The Hamilton Spectator

Navy apologizes for Indigenous ceremony incident

- ADINA BRESGE

HALIFAX — The commander of Canada’s East Coast Navy has apologized to the Aboriginal community for a Canada Day confrontat­ion in which Armed Forces members disrupted a ceremony in Halifax.

Rear Admiral John Newton said he has spoken to five men who approached a spiritual event honouring the suffering of Indigenous peoples at a statue of Halifax’s controvers­ial founder, Edward Cornwallis.

The group were clad in black polo shirts with yellow piping — one of them carrying a Red Ensign Flag — as they approached singing “God Save the Queen,” according to one Mi’kmaq organizer. The Canadian Red Ensign, which bears the Union Jack in the corner, was the national flag until it was replaced by the Maple Leaf design in 1965.

The men said they were members of the Proud Boys, a self-declared group of “Western Chauvinist­s.”

“I told the young people they had crossed a line where their personal beliefs, their personal ideology — which they are allowed to have — got into the public domain,” Newton, commander of Maritime Forces Atlantic, said Tuesday, standing at the edge of a jetty at HMC Dockyard.

“Their personal beliefs, whether religious, political or white supremacy, whatever the Proud Boys represent, it’s not a shared value of the Canadian Armed Forces.”

He said six members of the military, including members of the Royal Canadian Navy, the Canadian army and a member of a cadet organizati­on, were involved.
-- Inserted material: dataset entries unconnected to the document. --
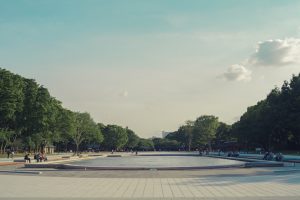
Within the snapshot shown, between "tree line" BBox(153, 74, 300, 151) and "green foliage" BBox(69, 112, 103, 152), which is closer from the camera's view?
"tree line" BBox(153, 74, 300, 151)

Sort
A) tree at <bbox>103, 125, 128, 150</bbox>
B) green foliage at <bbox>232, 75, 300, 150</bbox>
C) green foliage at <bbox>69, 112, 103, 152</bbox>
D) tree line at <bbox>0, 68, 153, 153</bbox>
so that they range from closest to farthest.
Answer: tree line at <bbox>0, 68, 153, 153</bbox> < green foliage at <bbox>232, 75, 300, 150</bbox> < green foliage at <bbox>69, 112, 103, 152</bbox> < tree at <bbox>103, 125, 128, 150</bbox>

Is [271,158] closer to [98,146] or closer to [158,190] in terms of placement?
[158,190]

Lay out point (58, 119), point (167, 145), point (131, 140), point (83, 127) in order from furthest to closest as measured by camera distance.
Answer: point (167, 145) → point (131, 140) → point (83, 127) → point (58, 119)

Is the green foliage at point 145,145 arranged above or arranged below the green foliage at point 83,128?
below

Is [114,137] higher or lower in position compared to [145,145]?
higher

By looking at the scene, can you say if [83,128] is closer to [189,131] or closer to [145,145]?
[189,131]

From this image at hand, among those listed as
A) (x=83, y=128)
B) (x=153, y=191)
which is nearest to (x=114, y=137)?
(x=83, y=128)

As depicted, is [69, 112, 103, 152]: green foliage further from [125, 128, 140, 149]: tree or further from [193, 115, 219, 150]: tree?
[125, 128, 140, 149]: tree

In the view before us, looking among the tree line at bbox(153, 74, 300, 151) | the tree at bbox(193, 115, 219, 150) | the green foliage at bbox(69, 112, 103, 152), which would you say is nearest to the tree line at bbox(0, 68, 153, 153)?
the green foliage at bbox(69, 112, 103, 152)

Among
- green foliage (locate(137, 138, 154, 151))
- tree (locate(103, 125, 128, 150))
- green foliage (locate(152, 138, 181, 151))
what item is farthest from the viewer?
green foliage (locate(137, 138, 154, 151))

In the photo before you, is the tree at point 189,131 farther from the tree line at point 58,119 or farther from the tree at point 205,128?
the tree line at point 58,119

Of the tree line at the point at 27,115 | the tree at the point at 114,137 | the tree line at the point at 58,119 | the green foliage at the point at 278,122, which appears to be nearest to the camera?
the tree line at the point at 27,115

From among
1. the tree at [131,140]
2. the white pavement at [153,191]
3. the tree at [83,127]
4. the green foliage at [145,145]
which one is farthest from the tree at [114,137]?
the white pavement at [153,191]

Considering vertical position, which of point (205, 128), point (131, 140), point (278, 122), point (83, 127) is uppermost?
point (205, 128)
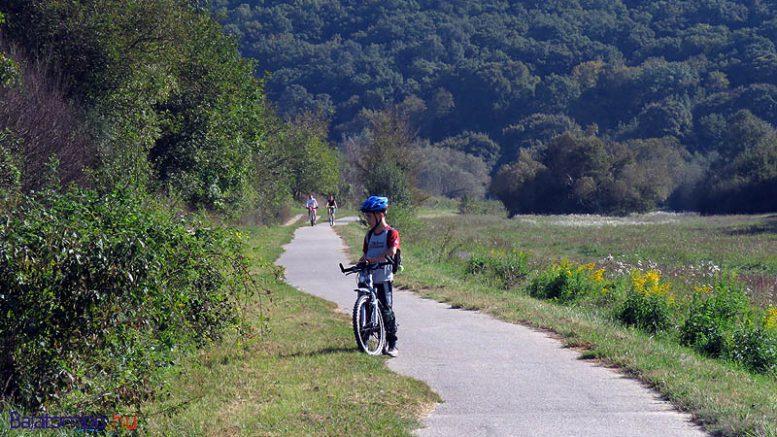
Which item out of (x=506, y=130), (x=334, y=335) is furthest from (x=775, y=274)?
(x=506, y=130)

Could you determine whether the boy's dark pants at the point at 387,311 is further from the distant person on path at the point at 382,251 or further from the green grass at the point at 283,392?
the green grass at the point at 283,392

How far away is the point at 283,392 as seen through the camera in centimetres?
848

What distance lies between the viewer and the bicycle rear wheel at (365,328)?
10.1 m

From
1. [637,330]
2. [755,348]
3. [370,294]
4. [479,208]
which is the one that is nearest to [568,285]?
[637,330]

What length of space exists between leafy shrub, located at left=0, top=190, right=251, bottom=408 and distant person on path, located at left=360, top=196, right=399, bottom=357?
2.88 meters

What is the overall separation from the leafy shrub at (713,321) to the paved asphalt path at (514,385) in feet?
7.54

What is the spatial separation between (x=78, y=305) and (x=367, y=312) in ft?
12.2

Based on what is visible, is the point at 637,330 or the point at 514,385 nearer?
the point at 514,385

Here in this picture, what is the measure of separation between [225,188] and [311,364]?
18471mm

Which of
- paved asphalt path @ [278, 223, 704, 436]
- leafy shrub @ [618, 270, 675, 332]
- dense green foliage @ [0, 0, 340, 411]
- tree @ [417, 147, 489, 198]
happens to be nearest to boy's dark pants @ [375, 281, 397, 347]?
paved asphalt path @ [278, 223, 704, 436]

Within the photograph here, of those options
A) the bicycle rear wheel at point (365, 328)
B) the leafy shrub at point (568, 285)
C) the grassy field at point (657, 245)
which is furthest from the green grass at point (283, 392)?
the grassy field at point (657, 245)

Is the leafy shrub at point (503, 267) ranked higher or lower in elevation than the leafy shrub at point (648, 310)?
lower

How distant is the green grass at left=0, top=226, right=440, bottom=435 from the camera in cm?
736

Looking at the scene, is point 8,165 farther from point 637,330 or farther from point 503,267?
point 503,267
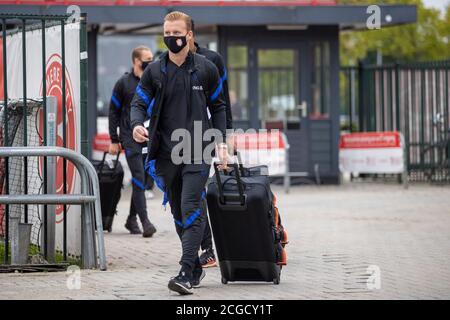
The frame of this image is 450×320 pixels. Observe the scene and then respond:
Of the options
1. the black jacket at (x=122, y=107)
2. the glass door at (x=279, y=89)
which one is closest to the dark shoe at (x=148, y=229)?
the black jacket at (x=122, y=107)

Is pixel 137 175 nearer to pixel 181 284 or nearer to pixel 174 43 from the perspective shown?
pixel 174 43

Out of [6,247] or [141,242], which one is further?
[141,242]

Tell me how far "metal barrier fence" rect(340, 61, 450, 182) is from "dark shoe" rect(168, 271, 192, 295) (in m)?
13.1

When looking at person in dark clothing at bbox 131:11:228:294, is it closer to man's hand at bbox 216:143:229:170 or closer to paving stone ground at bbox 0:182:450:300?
man's hand at bbox 216:143:229:170

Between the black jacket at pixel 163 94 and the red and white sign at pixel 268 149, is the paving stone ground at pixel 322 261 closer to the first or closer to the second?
the black jacket at pixel 163 94

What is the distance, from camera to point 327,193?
19.0 meters

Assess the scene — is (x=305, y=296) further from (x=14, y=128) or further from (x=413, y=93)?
(x=413, y=93)

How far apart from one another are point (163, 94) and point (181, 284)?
1.37m

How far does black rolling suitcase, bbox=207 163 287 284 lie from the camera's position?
836 centimetres

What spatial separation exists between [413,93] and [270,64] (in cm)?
268

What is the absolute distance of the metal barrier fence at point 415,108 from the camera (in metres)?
20.8

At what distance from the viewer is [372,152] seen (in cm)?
2023
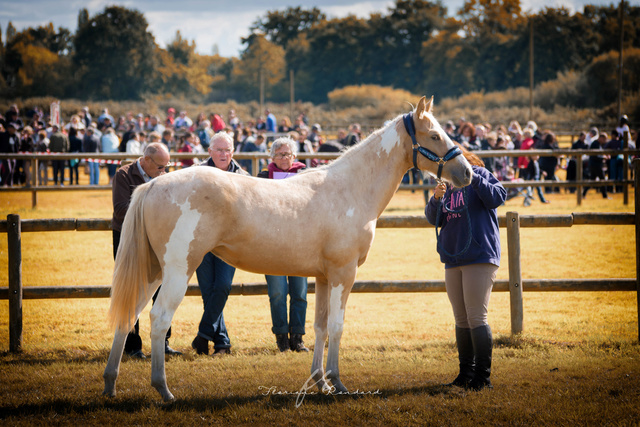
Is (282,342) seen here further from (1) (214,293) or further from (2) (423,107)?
(2) (423,107)

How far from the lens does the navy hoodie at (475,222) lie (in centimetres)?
477

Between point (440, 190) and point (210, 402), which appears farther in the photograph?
point (440, 190)

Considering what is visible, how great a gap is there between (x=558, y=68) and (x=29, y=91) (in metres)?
63.4

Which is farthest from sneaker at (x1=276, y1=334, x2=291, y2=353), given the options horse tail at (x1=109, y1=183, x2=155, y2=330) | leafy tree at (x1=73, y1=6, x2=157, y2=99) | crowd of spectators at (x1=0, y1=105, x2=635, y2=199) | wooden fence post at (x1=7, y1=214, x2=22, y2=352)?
leafy tree at (x1=73, y1=6, x2=157, y2=99)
They will face an administra­tive process and a separate process under the military justice system, he said.

“I apologize for the actions of my young sailors, and ... I hope that those young people will find a moment to make their own apologies in due course.”

Newton said he received complaints from Aboriginal friends, and there was a “considerab­le outcry” from serving members of the Forces.

“We have such a very open and inclusive message. It helps to stabilize conflict around the world,” he said.

“Those values are very much at stake in an incident like this.”

A spokespers­on for Defence Minister Harjit Sajjan said his office is following the matter closely.

Cornwallis, as governor of Nova Scotia, founded Halifax in 1749, and soon after issued a bounty on Mi’kmaq scalps in response to an attack on colonists.

A video of the Canada Day incident at the Cornwallis statue shows five men interactin­g with spectators at the ceremony.

“This is a British colony,” one of the men says in the video.

“You’re recognizin­g the heritage and so are we.”